Anthony McCall: The form in “Line Describing a Cone” is defined by a membrane of light that gradually traces the outer surface of the conical form; Conical Solid (1974, 10-minutes), made a year later, attempted to describe the same form, but from the inside. This becomes clear if we recall the final movement, the slowest in the film. A single, flat, triangular blade of light takes five seconds to rotate on its own axis (the axis running from the projector lens to the wall). During that rotation the blade passes through the entire internal space of an imaginary volumetric cone. If the blade of light had left a trace behind itself as it rotated, after five seconds we would have created in three-dimensional space a dense cone of white light—not just the outer surfaces, but the entire form. Hence the title “Conical Solid”. Of course, this cone is never there at any single instant, only incrementally and only in the mind. And the idea I have described gets a thorough workout because the film is composed of eight sequences. Each part rotates at a different speed, starting fast and ending slowly. To achieve the illusion of a smooth rotation, we need a minimum of 36 frames (one and a half seconds). But I begin with a rotation speed that is so fast that we only have four frames to define it. We perceive this as the rapidly pulsing cross you refer to. Gradually, the rotation speed slows down enough that a single rotating form becomes legible, but that isn’t until the last two or three movements. So the film is produced from a collision between the idea of the rotating plane and the limitations of the 24-frames-per-second film strip.
The use of the cross in Conical Solid has reappear in later works using double lines configurations, or multi-projection such has in Doubling Back (2003) Between You and I (2006); are these works an extension of long Film for Four Projectors and Four Projected Movements (1974)

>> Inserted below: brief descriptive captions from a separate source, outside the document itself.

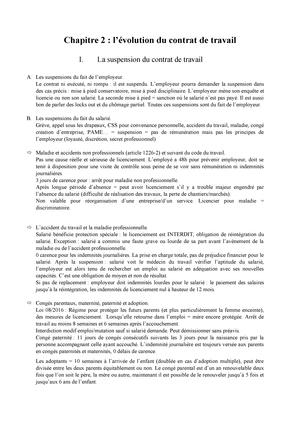 Droit Du Travail Chapitre 2 Universite Paris 8 Studocu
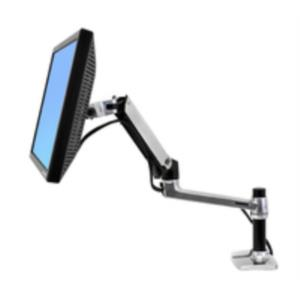 LX Desk Mount Arm Polished Aluminium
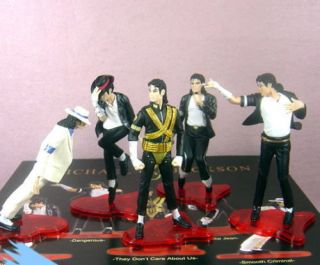 new michael jackson world tour box set dolls boxed 5pc
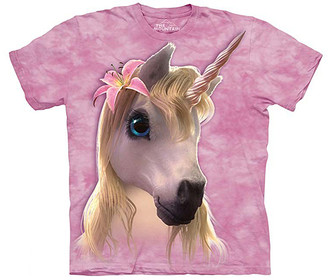 The Mountain Tee Shirts PINK - Pink Cutie Pie Unicorn Sublimated Tee - Kids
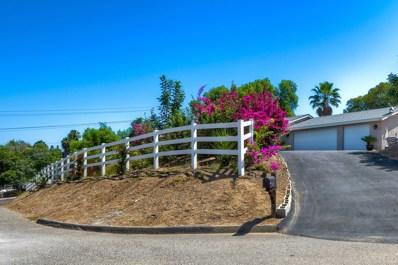 740 Kimble View, Fallbrook, CA 92028 - MLS#: 180040244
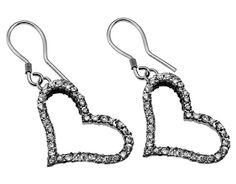 CZ Deluxe Joy Heart Earrings on SonGear.com - Christian Shirts, Jewelry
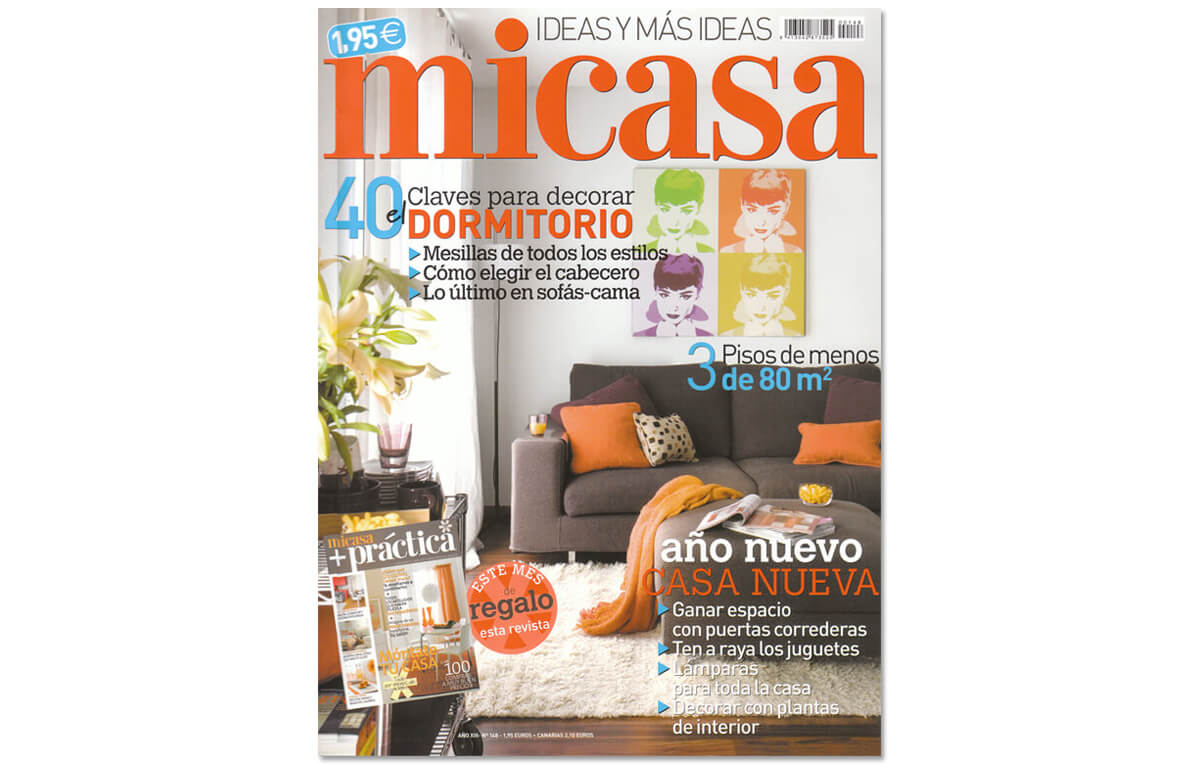 Revista Mi Casa, Red| GE Interiorismo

Although both early and late works are based on membranes of light projected through three-dimensional space, “Doubling Back” (2003) and “Between You and I” (2006) are perhaps a little different from the solid-light films of the seventies. The earlier works are built from one single form. The later works are built from two forms acting on one another. For instance, “Line Describing a Cone” (1973) comes from a single circular line, “Conical Solid” (1974) from a single line that successively changes position, and “Four Projected Movements” (1975) from a single line that rotates slowly through 90 degrees. The whole of “Long Film for Four Projectors’ (1974) is constructed from a single, slanting, straight line which passes repeatedly through the frame. But the new series, which I began after a twenty-five year pause, is not quite as simple. “Doubling Back” (2003), for instance, is built from two travelling wave forms that pass through one another and thereby create an irregular, mutating object; and “Between You and I” (2006) is based on two dissimilar forms (an ellipse and a travelling wave) which, using the cinematic device known as a “wipe”, are brought into shifting juxtaposition with one another, again creating an irregular and rather unpredictable new object; “Between You and I” is also profoundly different in that it’s axis is no longer oriented horizontally; it is a vertical form, 10-meters tall, with the projector high up, projecting downwards onto the floor.

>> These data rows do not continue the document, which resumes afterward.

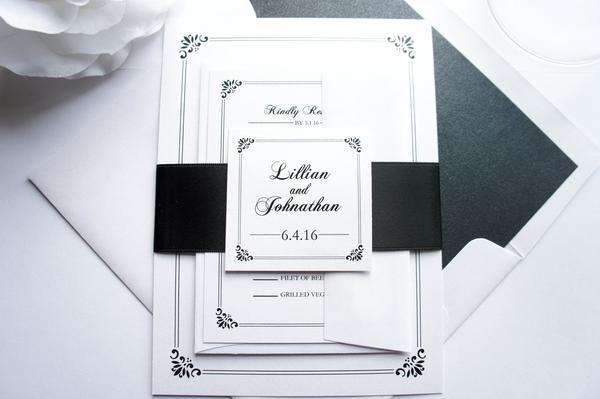 Свадьба - Regal Border Wedding Invitation - SAMPLE SET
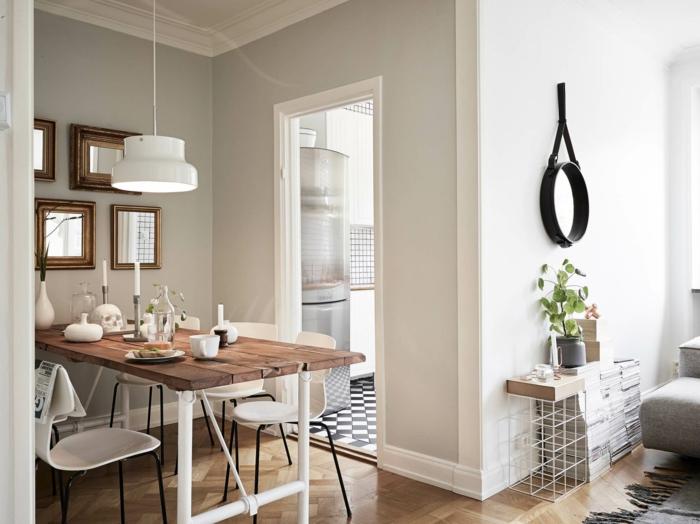 Wandfarbe Weiss Wandgestaltung Esszimmer Wohnzimmer Esstisch Holz Pendelleuchte Metall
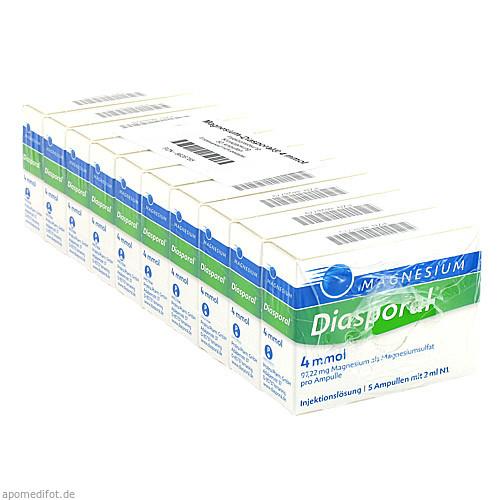 Magnesium-Diasporal 4mmol Injektionslösung, 50X2 ML, Protina Pharmazeutische GmbH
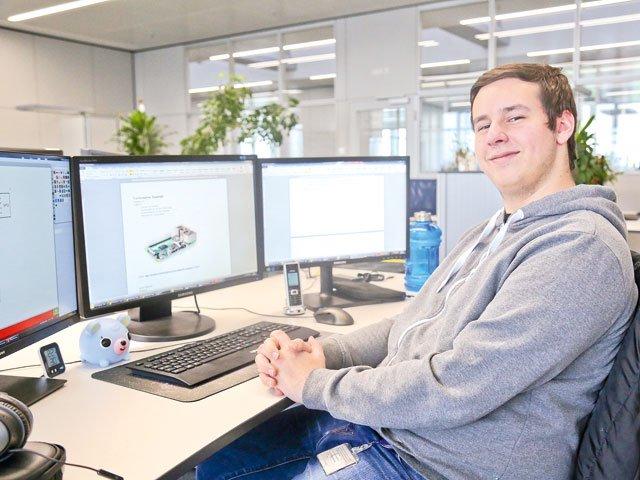 Julian Hannig Auszubildender bei ebm-papst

When I am thinking of Long Film for Ambient Light (1975) it conveys some early works of Michael Asher in which the ambient light of the space gallery was questioned, did your partake some aesthetics with him? As the text you wrote in 75 could inform us: « I am now interested in reducing the ‘performance’ aspect, in order to examine certain other fundamentals, viz. Temporality, light. I am presently assuming that it is possible to do this without using the customary photochemical and electro-mechanical processes (which have the disadvantage of being expensive, i.e. slow). »

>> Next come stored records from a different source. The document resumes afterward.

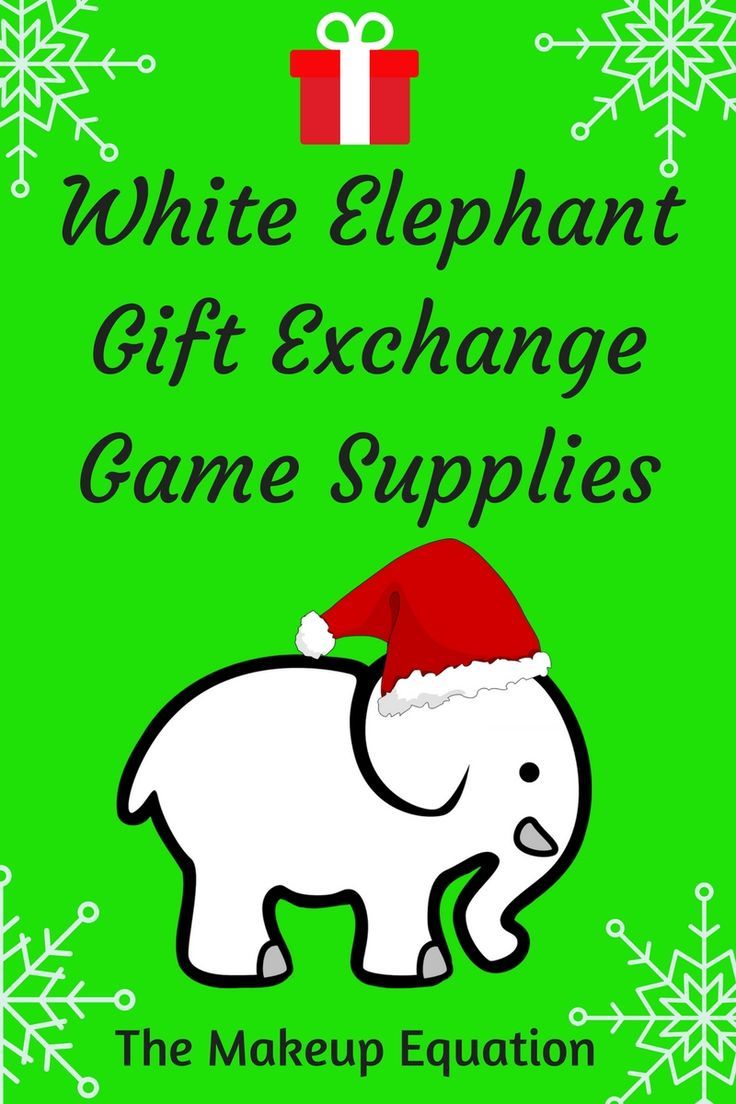 Are you planning on having a white elephant gift exchange this year at your holiday party? Here is a list of essentials and supplies you need to make your party run smoothly.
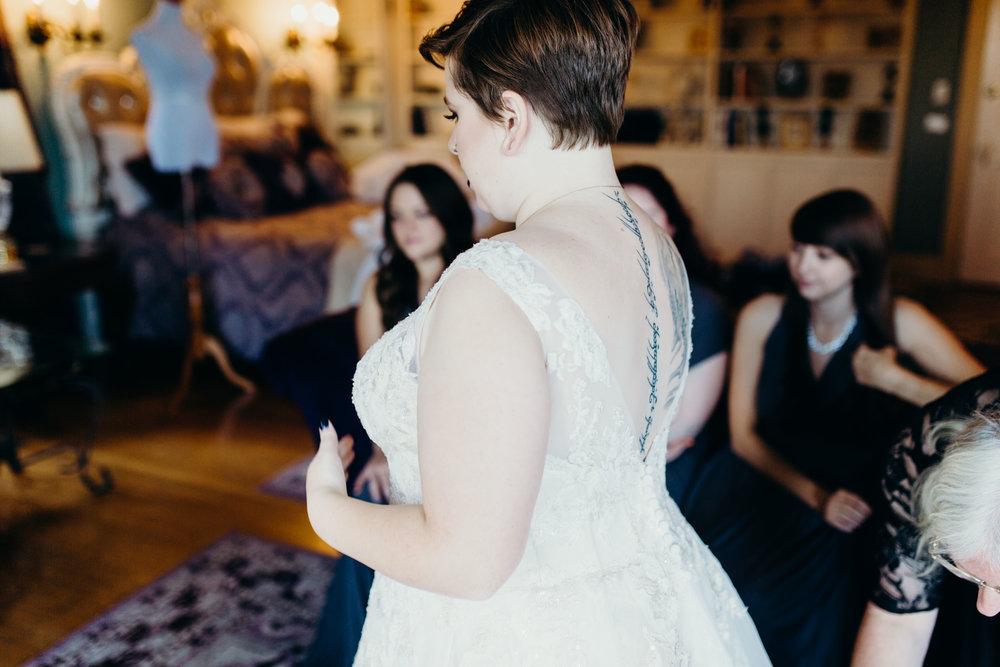 washington_wedding_Thornewood_Castle_photography-9427.jpg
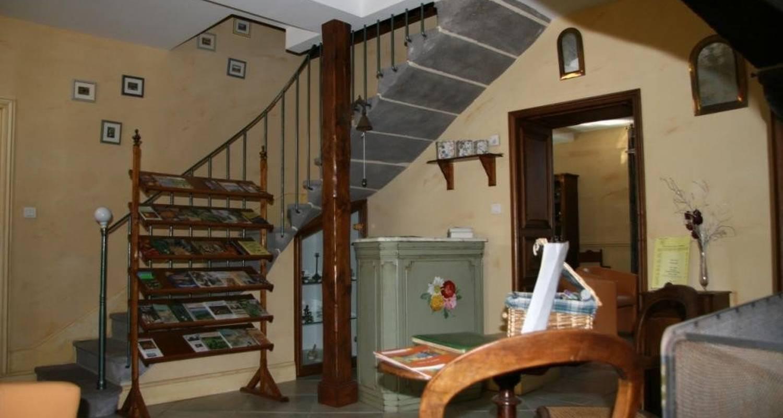 Chambre d'hôtes: maison d'hôtes les trèfles à saint-ignat (108162)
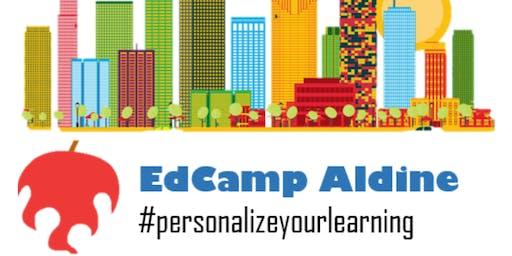 EdCamp Aldine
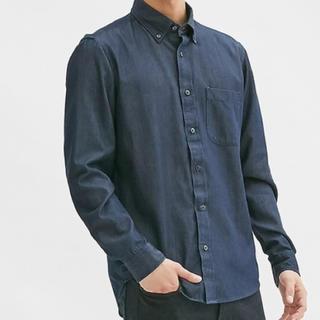 ジーユー(GU)のジーユー メンズ デニムシャツ シャツ(シャツ)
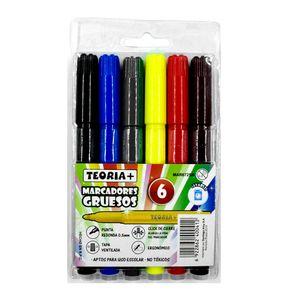 Marcadores-gruesos-de-colores-Teoria-x-6--Marcadores-gruesos-de-colores-Teoria-x-6-1-11511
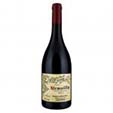 Brouilly Les Roches Bleus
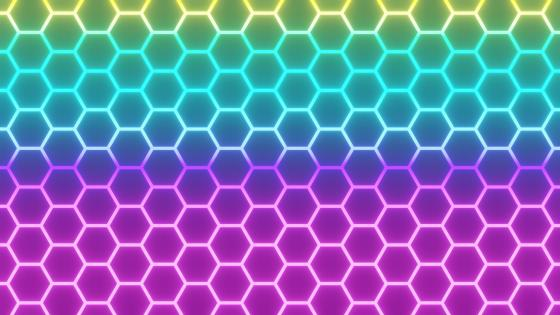 Neon hexagons wallpaper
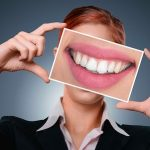 cosmetic-dentist-cary-teeth-whitening
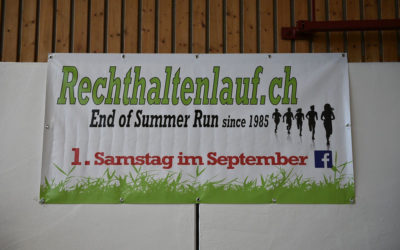 End of Summer run – wie wahr!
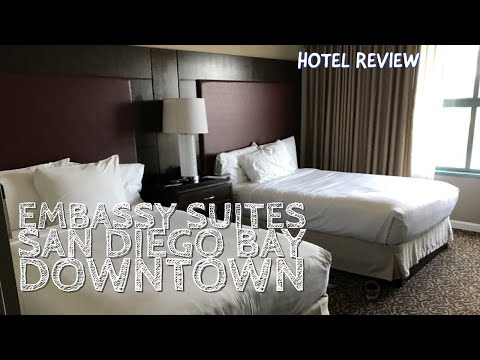 Embassy Suites San Diego Bay Downtown - Room Review ++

I came to know of Michael Asher’s work rather late, which I regret. Richard Serra was the first person to tell me about it, I think around 1975, but it was some years after that before I actually saw anything. A very interesting artist.
Did you know the installation work of Paul Sharits? Did you have any relation with him?These two questions come from the fact that I have the feeling that exist some relation between your works despite their differences.
I met Paul Sharits sometime in the mid seventies, and I before that I knew of his work through live screenings in New York. I don’t recall precisely, but I think that I saw photographs of his installations before I actually experienced them, probably in the catalog of a solo exhibition of his work written by Regina Cornwall. Paul and I spoke at the International Forum of Avant-Garde Film in Edinburgh in 1975, and we were both in Documenta 6 in 1977, which I think may have been the first Documenta to show both avant-garde film and artists video. There are undoubtedly affinities between his work and mine; we both pursued a reductive, materialist aesthetic and, as you observed, both of us developed or moved into installation, and this was before there was the technology (or indeed the context) that could really sustain it: however extended those installations were in time, they still required the full-time attention of live projectionists, making them a kind of extended performance; nowadays, installations are typically made of computer-managed video projection.
In Miniature in Black and White, 1972, a work optically challenging, one could feel an aspect of immersion despite the small size of the work, it is an intense piece. We are in a situation where the audience is facing at the eye level a challenging sequence of black and white slides?
Were you working with a specific pattern in mind?
Have you too watch the piece from beginning to end, or is it like an installation in which you take it when you are facing it?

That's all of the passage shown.